Tesla must pay a Black former Tesla worker about $3.2 million, most of it in punitive damages, after a judge in the racism-based case threw out an earlier jury award of $137 million.
On Monday, a jury awarded Owen Diaz $3 million in punitive damages, plus $175,000 in non-economic damages, according to the verdict form released by the court.
Diaz alleged in a 2017 lawsuit against Tesla that as a contracted elevator operator at the firm’s electric car factory in Fremont in 2015 and 2016, he endured “daily racist epithets,” including the n-word, and that colleagues drew swastikas and left racist graffiti and drawings around the plant.
In October 2021, a San Francisco federal court jury awarded Diaz nearly $137 million — believed to be one of the largest awards in U.S. history for a single plaintiff in a race-discrimination case. But in April last year, Judge William Orrick in U.S. District Court in San Francisco slashed the amount to $15 million. He gave Diaz the option of a retrial if he did not accept the reduced amount. Orrick said there was ample “disturbing” evidence for the jury’s finding against Tesla, but that he was bound by legal principles to cut the jury’s massive award. Diaz last June rejected the lower amount and the new trial started March 27.
Tesla did not immediately respond to a request for comment on Monday’s verdict and allegations of racism in its facilities.
A lawyer for the company, Alex Spiro, told the jury in Diaz’s trial last week that the case was not about whether “we think everything that happened at the Fremont factory of Tesla was defensible or right. It was not. There’s no excuse.” Spiro added that the case was also not about “harassment generally or the problems of this country or the history of the world and what we all ought to spend more time doing to make it better.”
Diaz’s lawsuit is one of several to allege widespread racism at Tesla’s facilities. Early last year, California’s civil rights regulator, the Department of Fair Employment and Housing, sued Tesla, alleging Black workers at the company’s Fremont facility were paid less than White workers, denied advancements, and faced daily racist abuse, including a noose drawn in a bathroom next to a reference to lynching and a racial slur. Tesla has called the lawsuit, in Alameda County Superior Court, “misguided” and “unfair.”
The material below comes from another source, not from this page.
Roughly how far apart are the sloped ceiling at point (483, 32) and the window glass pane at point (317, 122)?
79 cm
Tesla, headquartered in Palo Alto until moving its base to Texas in late 2021, revealed in a court filing last year that it is under investigation by the U.S. Equal Employment Opportunity Commission.
Last April, a female Tesla worker at the Fremont factory, Raina Pierce, sued the firm led by CEO Elon Musk in Alameda County Superior Court, claiming a plant manager would greet employees with statements including, “welcome to the plantation,” and “welcome to the slave house,” and that the n-word was scrawled all over the inside of the facility.
Also last year, Kaylen Barker, a Black worker at a Tesla parts factory in Lathrop, claimed in a lawsuit in Alameda County Superior Court that a white co-worker called her the n-word and assaulted her. According to the suit, Tesla fired her assailant but then rehired her about two weeks later.
The following month, a Black former quality manager for Tesla alleged in a lawsuit filed in the same court that white co-workers who knew he had been traumatized by serious blast injuries he received as a military contractor in Afghanistan tormented him with ringtones set to sound like incoming-rocket warnings, among other race-based abuses. Marcellous Cage claimed Tesla fired him for racist reasons and because he reported life-threatening safety violations in the plant.
In late 2021, Jessica Barraza, a Fremont factory worker, claimed in a lawsuit in that court that she and other female workers at the facility were subjected to “a pervasive culture of sexual harassment,” which included “a daily barrage of sexist language and behavior” along with “frequent groping on the factory floor.”
In 2017, Marcus Vaughn, a former assembly worker in Fremont, alleged in a lawsuit filed in Alameda County Superior Court that the plant was a “hotbed for racist behavior.” Tesla said in a blog post its investigation identified “disappointing behavior” involving “a number of conflicting accusations and counter-accusations between several African-American and Hispanic individuals, alleging use of racial language” and that it fired three people.
Musk, in a 2017 email to employees that was revealed in Vaughn’s lawsuit, told workers not to be “a huge jerk” to people from “less represented” groups. Musk added that if a “jerk” sincerely apologizes, “it is important to be thick-skinned and accept that apology.”